Most aviation experts believe that Dallas-Fort Worth-based AMR, the
parent of American Airlines and TWA Airlines LLC, will survive the
latest industry crisis. Where the airline will end up in the pack is
less clear. 

Although a weak economy had led AMR to forecast an annual loss before
the attacks, the company was financially sound, said Richard Aboulafia,
senior aerospace analyst at the Teal Group in Fairfax, Va. 

"There is overcapacity in the industry, but they were in better shape
than the rest," Aboulafia said Friday. "American's profit model is not
broken.... It's strained, but it's not broken." 

After the attacks and subsequent shutdown of air traffic for more than
two days threw the industry into a tailspin, Congress agreed to provide
it with $5 billion in aid and $10 billion in loan guarantees. 

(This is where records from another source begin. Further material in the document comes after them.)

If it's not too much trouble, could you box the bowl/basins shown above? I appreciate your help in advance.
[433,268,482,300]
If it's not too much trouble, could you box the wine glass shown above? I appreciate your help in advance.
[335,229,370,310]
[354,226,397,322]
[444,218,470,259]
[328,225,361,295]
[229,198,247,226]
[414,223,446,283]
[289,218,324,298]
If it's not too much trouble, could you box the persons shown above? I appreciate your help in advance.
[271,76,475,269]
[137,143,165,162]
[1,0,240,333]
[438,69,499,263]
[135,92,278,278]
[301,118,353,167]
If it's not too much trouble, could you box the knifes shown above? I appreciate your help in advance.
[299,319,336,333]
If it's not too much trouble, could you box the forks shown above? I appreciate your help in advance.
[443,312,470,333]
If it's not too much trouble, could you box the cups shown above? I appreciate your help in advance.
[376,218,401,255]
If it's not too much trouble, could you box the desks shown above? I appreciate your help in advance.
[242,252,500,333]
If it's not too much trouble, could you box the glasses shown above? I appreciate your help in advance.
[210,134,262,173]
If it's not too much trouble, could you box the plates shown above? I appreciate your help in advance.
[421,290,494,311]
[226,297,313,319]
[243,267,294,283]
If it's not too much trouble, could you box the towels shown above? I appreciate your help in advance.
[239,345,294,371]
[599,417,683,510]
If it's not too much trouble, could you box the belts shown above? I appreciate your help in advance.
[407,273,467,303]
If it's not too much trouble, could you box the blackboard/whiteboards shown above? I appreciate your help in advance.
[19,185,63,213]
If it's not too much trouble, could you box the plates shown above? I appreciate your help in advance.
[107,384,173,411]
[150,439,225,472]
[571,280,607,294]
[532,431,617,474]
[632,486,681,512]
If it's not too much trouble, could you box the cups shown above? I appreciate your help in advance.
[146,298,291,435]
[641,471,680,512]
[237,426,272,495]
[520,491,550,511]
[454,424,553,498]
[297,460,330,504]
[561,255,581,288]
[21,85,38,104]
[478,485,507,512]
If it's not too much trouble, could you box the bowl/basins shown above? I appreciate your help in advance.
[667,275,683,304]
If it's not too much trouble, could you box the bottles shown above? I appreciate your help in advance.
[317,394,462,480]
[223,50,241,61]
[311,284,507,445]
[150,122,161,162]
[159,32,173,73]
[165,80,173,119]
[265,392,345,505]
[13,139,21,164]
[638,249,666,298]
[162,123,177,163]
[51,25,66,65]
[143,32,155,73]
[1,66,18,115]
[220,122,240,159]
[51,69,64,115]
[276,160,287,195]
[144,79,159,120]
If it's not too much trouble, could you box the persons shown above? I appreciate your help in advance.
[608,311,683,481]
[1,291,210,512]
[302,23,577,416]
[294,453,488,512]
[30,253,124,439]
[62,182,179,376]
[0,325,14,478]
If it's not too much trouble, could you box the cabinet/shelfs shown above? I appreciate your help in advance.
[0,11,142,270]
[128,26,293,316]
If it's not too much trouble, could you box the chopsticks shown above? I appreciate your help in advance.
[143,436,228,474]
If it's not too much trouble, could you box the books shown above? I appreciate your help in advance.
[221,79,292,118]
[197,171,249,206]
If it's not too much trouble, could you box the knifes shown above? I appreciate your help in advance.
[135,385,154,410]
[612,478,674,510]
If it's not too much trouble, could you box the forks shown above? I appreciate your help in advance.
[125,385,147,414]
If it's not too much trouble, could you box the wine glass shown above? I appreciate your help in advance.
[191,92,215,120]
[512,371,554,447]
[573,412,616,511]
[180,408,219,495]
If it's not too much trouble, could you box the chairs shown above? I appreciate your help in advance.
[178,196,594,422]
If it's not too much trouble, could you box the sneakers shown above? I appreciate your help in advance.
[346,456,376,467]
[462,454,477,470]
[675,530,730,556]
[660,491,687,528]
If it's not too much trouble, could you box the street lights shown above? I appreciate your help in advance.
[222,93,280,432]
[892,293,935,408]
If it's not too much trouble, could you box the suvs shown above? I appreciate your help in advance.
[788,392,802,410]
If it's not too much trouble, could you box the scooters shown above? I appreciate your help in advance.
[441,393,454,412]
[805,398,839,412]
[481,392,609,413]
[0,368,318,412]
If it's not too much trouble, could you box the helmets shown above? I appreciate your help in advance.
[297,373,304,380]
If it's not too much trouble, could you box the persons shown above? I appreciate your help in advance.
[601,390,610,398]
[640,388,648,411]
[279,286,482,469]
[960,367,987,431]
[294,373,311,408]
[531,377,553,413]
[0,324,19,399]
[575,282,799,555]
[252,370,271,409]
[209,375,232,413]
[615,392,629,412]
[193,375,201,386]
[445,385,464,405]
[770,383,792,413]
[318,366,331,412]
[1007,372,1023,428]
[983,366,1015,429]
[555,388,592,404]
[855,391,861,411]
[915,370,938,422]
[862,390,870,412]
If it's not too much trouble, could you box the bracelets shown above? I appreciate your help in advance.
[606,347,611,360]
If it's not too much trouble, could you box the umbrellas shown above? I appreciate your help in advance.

That money has helped keep many of the airlines afloat. But some experts
say they believe it's only a matter of time before reorganizing and
restructuring begin. 

Most planes are flying little more than half full. And fewer people plan
to travel by air this Thanksgiving than last, according to a recent AAA
survey. 

Of the nine largest U.S. carriers, only Southwest, Alaska and
Continental airlines reported third-quarter profits, due in part to
their shares of the government rescue package. 

Despite Southwest's financial strength, some experts say the carrier's
growth is unlikely to come from buying another airline or its assets.
That's because Southwest's no-frills business model, which features
short-haul flights and unassigned seating for quick turnarounds between
flights, makes it difficult to merge with other carriers. 

But Southwest's large competitors may have a tougher time keeping it out
of the major airports, such as O'Hare in Chicago or LaGuardia in New
York, experts say. 

"With the turmoil in the industry, it's questionable whether the majors
will continue to lock them out," said Sean Egan, an airline analyst with
Egan Jones in Pennsylvania. "Airports will be searching for many new
revenue streams and will likely invite Southwest in." 

Some aviation experts say Delta Air Lines, currently the third-largest
carrier, could emerge as the world's biggest carrier with the right
combination of mergers. Overall, the Atlanta-based airline has a cash
reserve second only to Southwest, less debt than its peers and slightly
better labor-management relations, Aboulafia said. 

Experts say it's unclear who will absorb US Airways. The airline, whose
East Coast operation has been hampered by newly imposed limits at Reagan
National Airport near Washington, is less attractive than it was when
United Airlines sought to buy it last year. But many of its airport
slots are valuable. 

Michael Boyd, president of the aviation-consulting firm the Boyd Group
in Colorado, said the operational costs linked to airline mergers could
prevent any mergers from materializing. 

In any case, Boyd said he believes American Airlines has the wherewithal
to maintain its standing as the world's largest airline. 

"Even if (American Airlines) doesn't grow, United (Airlines) - currently
its biggest rival - will shrink because United is cutting back by
reducing service and selling airplanes," Boyd said.